Do religious institutions represent the conditionings and fears within us? They exist only because we want to be told what to do, what is right and wrong, true and false. Our mind screams for something comprehensible to cling to rather than embark on the painful journey of self-awareness which ends not in dogma but in 'Gnosis' that will put an end to ego and mind as we join the divine intelligence.
True spirituality can enlighten science so that it serves rather than enslaves, and it can resurrect the spirit of universal religion that exists within us all.

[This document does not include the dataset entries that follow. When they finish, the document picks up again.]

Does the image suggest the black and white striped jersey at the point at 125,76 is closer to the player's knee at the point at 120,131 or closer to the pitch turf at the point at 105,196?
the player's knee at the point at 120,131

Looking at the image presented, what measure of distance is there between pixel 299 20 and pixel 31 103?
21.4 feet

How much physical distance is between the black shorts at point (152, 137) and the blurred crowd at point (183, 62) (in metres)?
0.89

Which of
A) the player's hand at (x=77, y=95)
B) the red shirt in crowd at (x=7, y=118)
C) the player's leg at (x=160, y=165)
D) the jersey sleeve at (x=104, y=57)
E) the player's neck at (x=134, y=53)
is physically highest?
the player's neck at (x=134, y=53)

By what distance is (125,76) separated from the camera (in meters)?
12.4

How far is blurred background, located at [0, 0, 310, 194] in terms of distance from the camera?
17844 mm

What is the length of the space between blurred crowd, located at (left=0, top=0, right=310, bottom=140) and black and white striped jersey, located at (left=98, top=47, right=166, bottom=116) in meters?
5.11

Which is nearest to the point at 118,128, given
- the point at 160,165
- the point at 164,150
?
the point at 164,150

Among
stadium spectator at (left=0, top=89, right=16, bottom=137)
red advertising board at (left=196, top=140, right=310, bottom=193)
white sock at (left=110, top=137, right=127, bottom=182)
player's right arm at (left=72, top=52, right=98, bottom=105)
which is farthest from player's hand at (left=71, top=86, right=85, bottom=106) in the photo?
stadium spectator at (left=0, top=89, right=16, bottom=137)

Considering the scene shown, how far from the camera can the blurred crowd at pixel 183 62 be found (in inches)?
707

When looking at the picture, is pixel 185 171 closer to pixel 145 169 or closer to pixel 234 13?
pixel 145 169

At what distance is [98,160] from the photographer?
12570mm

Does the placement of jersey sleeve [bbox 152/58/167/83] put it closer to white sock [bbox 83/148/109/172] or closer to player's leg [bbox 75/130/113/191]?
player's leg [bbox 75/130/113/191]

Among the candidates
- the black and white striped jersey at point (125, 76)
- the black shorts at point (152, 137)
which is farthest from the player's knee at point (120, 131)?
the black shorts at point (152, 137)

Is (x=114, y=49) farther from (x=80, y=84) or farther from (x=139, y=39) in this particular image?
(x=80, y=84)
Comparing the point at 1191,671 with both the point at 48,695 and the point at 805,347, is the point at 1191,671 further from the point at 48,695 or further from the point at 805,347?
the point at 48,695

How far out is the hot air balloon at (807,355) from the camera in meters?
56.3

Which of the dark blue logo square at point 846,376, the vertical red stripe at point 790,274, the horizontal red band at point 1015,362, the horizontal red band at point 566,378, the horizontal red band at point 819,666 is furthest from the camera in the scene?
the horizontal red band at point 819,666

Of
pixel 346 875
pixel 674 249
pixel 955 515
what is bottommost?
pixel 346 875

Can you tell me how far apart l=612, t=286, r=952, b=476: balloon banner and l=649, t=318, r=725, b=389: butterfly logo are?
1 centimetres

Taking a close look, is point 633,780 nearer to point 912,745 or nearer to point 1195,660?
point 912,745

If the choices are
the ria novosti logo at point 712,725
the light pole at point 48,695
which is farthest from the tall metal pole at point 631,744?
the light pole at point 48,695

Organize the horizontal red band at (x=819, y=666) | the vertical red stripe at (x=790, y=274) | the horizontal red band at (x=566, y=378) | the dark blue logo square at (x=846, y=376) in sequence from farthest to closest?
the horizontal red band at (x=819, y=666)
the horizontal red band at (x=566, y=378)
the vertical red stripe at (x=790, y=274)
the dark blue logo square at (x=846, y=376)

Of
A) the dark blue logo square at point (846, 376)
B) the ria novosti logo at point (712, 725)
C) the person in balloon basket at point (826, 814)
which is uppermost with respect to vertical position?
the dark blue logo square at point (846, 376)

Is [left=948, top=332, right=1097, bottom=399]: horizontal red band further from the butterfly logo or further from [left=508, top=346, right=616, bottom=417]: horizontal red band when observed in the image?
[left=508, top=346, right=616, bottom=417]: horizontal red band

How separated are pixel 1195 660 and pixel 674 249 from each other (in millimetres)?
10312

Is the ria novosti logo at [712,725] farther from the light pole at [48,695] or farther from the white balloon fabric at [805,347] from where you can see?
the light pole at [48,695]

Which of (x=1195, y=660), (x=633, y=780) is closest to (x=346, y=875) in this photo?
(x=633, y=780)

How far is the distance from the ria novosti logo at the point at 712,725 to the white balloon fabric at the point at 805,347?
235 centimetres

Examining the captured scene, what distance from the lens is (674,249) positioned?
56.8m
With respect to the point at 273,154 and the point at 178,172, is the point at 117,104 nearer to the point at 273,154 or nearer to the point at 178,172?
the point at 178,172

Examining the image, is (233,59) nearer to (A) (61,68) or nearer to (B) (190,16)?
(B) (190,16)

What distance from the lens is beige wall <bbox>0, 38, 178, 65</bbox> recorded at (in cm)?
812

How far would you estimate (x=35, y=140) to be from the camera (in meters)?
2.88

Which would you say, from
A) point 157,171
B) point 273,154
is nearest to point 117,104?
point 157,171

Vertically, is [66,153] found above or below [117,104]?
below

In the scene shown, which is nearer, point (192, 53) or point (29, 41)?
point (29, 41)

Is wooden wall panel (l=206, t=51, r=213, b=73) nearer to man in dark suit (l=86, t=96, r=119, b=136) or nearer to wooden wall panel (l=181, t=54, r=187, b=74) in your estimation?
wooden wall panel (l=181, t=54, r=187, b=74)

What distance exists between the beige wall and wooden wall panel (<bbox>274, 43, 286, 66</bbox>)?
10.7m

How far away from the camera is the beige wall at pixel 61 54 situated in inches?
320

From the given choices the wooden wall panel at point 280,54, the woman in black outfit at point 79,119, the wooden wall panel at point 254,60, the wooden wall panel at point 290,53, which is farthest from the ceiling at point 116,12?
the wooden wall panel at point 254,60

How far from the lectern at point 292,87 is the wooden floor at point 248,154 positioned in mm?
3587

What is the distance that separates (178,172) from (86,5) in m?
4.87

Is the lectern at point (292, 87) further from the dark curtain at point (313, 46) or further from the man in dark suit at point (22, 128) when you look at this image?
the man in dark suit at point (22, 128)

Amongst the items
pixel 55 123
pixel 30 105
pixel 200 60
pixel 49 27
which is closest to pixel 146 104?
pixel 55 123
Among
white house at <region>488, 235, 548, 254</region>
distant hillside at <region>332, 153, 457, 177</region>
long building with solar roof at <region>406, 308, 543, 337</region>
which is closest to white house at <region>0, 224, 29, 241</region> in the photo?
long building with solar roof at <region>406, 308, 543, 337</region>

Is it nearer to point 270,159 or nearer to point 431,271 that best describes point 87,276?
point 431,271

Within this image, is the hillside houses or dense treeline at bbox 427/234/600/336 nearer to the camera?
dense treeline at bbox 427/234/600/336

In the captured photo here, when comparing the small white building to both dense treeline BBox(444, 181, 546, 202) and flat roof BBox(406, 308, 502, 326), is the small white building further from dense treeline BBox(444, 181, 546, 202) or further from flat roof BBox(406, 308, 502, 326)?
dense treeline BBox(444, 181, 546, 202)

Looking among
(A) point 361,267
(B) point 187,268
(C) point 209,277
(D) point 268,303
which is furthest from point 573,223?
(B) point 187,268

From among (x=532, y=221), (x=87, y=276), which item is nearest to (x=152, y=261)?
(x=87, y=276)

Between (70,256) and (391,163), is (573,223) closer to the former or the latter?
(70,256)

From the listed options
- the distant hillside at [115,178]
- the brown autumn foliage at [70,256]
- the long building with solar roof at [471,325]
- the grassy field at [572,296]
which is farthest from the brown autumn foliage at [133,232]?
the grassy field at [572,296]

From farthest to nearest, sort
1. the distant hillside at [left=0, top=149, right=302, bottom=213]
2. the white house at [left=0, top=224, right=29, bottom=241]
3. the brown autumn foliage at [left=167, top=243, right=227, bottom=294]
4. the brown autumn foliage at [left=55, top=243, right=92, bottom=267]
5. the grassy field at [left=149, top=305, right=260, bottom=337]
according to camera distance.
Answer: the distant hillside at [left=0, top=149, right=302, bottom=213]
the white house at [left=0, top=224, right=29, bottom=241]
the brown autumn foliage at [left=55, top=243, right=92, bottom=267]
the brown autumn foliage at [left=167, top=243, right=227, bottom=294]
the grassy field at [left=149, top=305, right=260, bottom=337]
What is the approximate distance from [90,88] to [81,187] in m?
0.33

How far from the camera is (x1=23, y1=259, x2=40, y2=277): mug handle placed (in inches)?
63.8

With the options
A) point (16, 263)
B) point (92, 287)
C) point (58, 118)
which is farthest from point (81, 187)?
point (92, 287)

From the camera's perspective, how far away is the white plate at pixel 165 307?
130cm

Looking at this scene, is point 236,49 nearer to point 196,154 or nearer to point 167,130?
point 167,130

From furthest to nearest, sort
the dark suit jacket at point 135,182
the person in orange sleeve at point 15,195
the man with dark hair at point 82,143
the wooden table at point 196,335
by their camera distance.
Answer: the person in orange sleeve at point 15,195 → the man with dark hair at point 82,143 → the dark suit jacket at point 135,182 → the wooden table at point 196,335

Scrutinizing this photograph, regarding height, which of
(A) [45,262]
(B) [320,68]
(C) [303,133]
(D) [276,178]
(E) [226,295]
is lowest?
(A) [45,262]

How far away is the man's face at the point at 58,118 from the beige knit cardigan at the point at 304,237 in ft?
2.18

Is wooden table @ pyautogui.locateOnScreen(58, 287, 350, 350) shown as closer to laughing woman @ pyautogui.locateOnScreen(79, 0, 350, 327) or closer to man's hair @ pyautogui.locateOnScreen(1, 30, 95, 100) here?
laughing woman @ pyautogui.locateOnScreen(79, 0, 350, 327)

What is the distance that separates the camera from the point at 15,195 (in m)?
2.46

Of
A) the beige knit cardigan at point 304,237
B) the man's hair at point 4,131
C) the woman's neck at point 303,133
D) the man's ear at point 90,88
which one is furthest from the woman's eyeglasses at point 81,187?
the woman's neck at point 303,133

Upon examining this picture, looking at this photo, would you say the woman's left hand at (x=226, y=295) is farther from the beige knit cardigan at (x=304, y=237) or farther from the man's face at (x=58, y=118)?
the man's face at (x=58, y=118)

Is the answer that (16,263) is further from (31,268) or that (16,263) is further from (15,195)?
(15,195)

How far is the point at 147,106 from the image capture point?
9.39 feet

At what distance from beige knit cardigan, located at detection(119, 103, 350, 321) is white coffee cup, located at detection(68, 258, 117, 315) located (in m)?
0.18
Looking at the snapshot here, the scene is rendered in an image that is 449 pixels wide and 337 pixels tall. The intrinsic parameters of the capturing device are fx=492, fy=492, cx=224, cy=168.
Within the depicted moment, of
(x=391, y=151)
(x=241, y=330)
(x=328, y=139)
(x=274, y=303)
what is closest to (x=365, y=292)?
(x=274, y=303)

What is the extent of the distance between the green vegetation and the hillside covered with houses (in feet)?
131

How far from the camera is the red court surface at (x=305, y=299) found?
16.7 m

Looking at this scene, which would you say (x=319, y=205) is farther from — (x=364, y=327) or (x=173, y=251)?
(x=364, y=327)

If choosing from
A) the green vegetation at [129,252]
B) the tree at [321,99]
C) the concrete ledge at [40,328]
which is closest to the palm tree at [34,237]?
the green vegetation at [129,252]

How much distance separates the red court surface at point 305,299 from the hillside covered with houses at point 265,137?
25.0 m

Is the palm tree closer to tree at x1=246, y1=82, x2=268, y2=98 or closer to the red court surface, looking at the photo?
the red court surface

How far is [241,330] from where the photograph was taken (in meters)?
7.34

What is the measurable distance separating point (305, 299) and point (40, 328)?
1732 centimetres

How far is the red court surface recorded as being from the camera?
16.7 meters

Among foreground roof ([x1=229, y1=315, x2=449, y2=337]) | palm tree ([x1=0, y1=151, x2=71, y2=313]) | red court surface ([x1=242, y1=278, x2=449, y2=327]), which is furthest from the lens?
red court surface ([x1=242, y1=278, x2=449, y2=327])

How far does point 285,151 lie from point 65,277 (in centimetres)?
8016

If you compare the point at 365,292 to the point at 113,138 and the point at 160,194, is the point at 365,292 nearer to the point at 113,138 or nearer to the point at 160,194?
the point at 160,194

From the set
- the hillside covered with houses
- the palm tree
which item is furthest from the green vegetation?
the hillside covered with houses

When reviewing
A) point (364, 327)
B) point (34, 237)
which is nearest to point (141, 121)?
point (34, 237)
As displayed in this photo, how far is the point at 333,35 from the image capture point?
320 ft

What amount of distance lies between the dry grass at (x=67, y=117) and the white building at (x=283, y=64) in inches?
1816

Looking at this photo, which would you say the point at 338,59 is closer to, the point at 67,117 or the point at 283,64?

The tenth avatar of Lord Vishnu is 'Kalki'. His name means "pure" and the prophets say he will ride a white horse at the end of this millennium to destroy the enemies of Dharma forever. St John's revelation foretells "The Rider" whose name is 'faithful and true'. He too will ride a white horse and avenge the true saints. Many other ancient cultures prophesy the coming of an awesome being who will bless the upholders of the Cosmic Order (Dharma) and wreak vengeance on the negative forces and their sympathisers. As the world teeters on the brink of ecological and cultural collapse, it seems that the salvation of humanity, indeed the world, lies in the path of balance and awareness called Dharma. The ancient prophecies remind us of the urgency with which we must choose our final path.
Our common sense, the ancient Scriptures, the prophets, the signs of Mother Earth and now the scientists themselves all promise that the path of 'adharma' will end in catastrophe, judgement and apocalypse.
To resurrect our civilisation from this imminent course requires the awakening of the essence of Dharma within us. Our culture does not teach us divine law, let alone the means to realise it. So we must look within to our true being, the Spirit, the source of living Dharma. The Spirit is made known by the process of self-realisation which occurs in the infinite space between two thoughts -ie. meditation. By true meditation the spontaneous and innate dharma can be awakened and made manifest in each of us.
The collective salvation of our civilisation requires the inner transformation of every individual from the ignorance of materialism and individualism to the Gnosis of collective spiritual awareness. The genuine seekers of truth will receive the spiritual awakening not by psychedelic drugs nor by occult practices. Nor shall they have to abandon society to join some spiritual aristocracy of monks, priests or hermits. Those who seek the truth with the depth of their heart shall have it awakened in them spontaneously and silently by the strength of their pure desire. They only need to recognise that it will manifest not in thought, image or philosophy but in the silent space between two thoughts. In this space inspires the breath and will of the Divine, the fountain of Dharma.